Are the Catholic Bishops splitting from the rest of the pro-life movement on health care and abortion?
The Bishops have always been in a different category from most of the pro-life or religious conservative groups in this sense: but for the abortion issue, they want to support health care reform. So far, though, their concerns about how abortion has been dealt with in House legislation has kept them pretty much in line with the rest of the pro-life groups, opposing health care reform in general.
It was significant, then, that the Bishops responded warmly to President Obama’s speech:
“We especially welcome the President’s commitment to exclude federal funding of abortion, and to maintain existing federal laws protecting conscience rights in health care,” said Richard Doerflinger, Associate Director of Pro-Life Activities at the USCC”
Secretary of Health and Human Services Kathleen Sebelius noted the Bishops’ statement on George Stephanopoulos’ show Sunday and added the White House would go farther than the House legislation in making sure the federal government doesn’t subsidize abortion.

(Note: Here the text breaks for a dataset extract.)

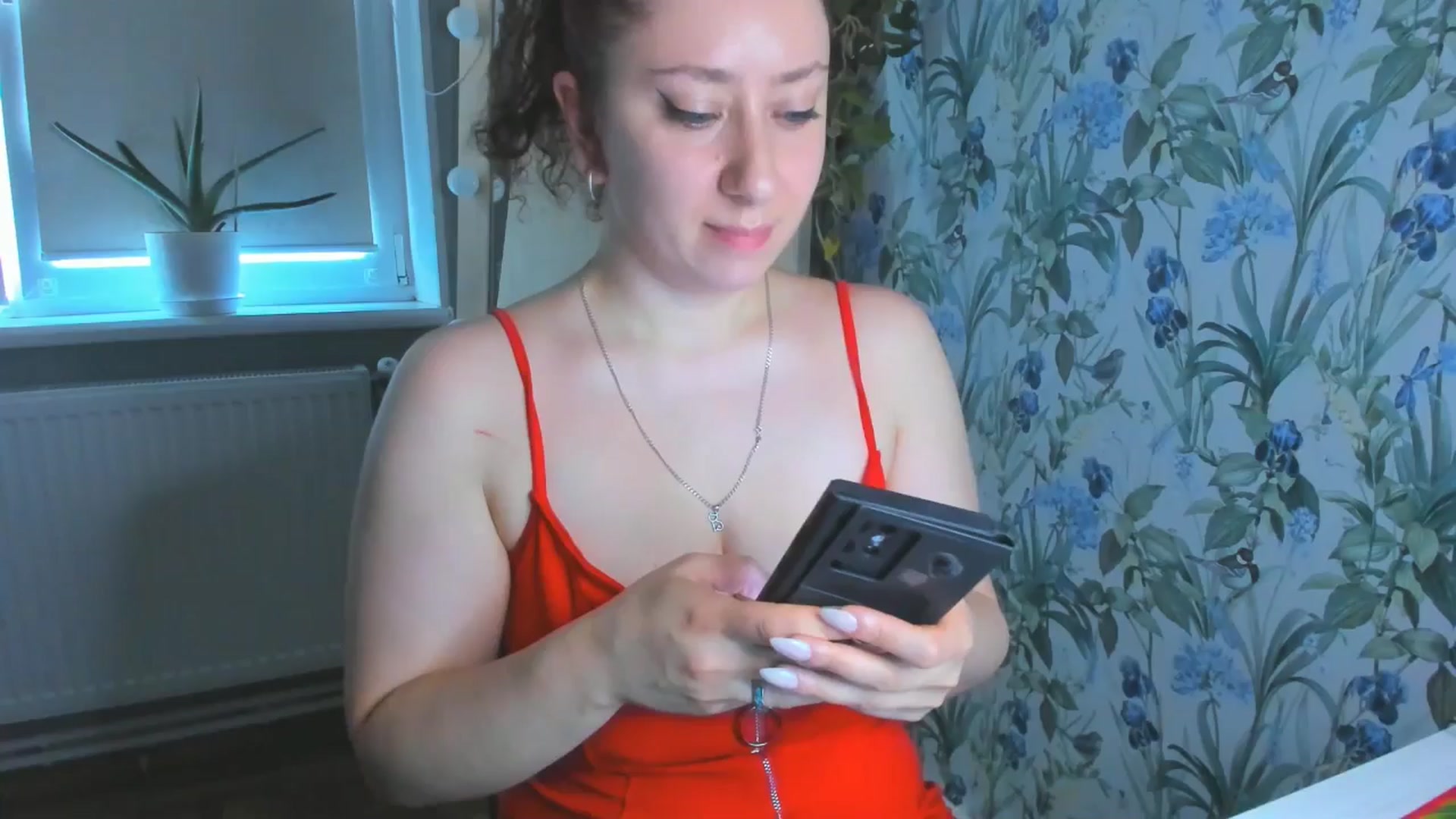 Gallery image thumbnail from LadySquirtle's myfreecams stream on, 06/18/2024, 09:38 image 1 of 20
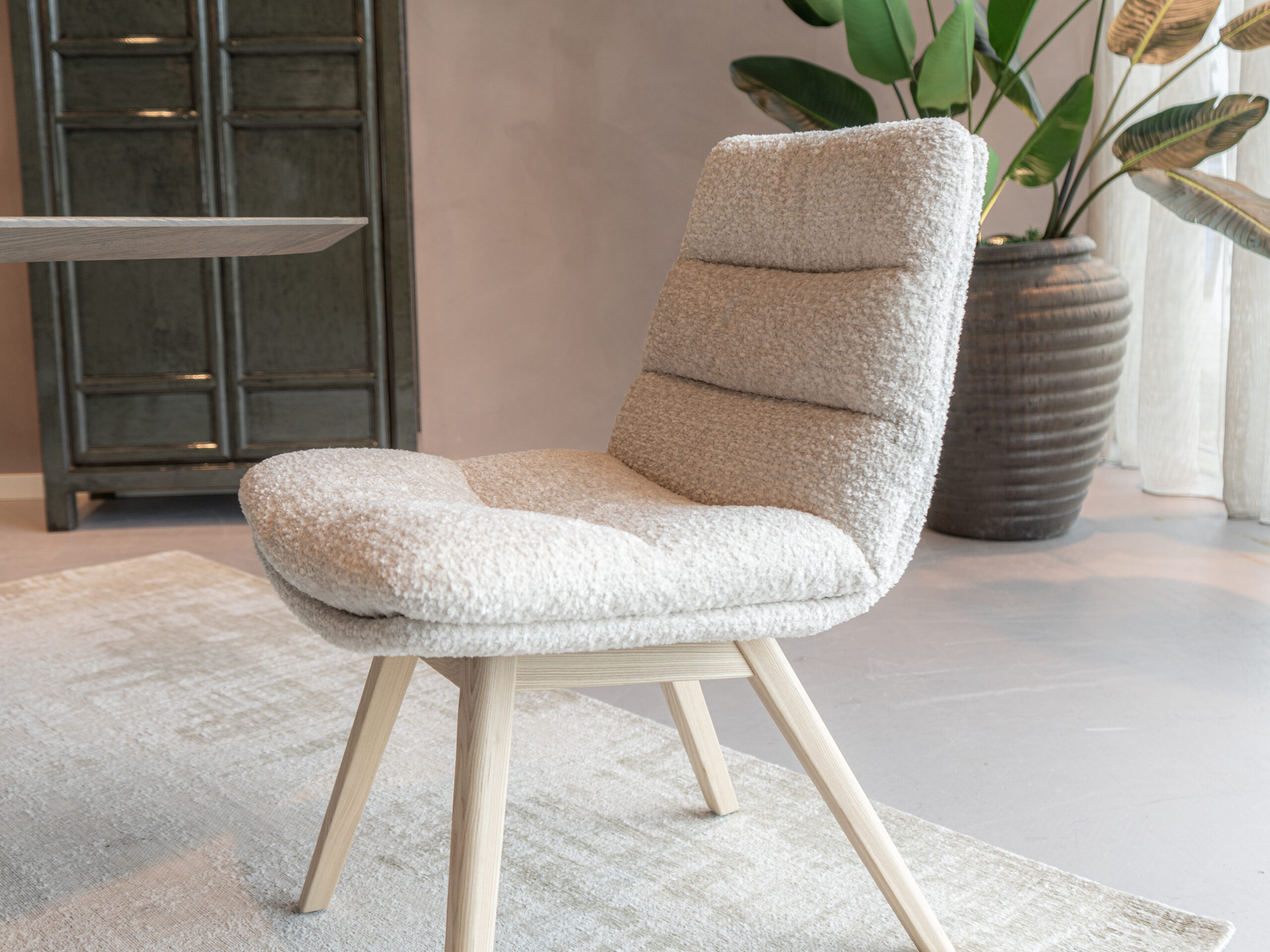 Eetkamerstoel zonder arm leuning, houten frame en slanke zitting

Contrast the Bishops’ encouraged tone with that of the National Right to Life Committee which declared that Obama’s and Sebelius’s statements “are most likely a continuation of their strategy of denial, evasion and distortion.”
I have no doubt that the Bishops will be watching carefully too and will bolt again if they become concerned that legislation is too pro-choice. But from a political perspective, the fact that some light has now developed between the Bishops and other pro-life groups may prove to be a hugely significant political development.
Support from the Bishops will make it more likely that pro-life Democrats can support the bill and undercut conservative arguments that health care funds abortions. Democrats would have a rejoinder far simpler than having to walk through bookkeeping schemes and legal language: “Even the Catholic Bishops believe this doesn’t fund abortion.”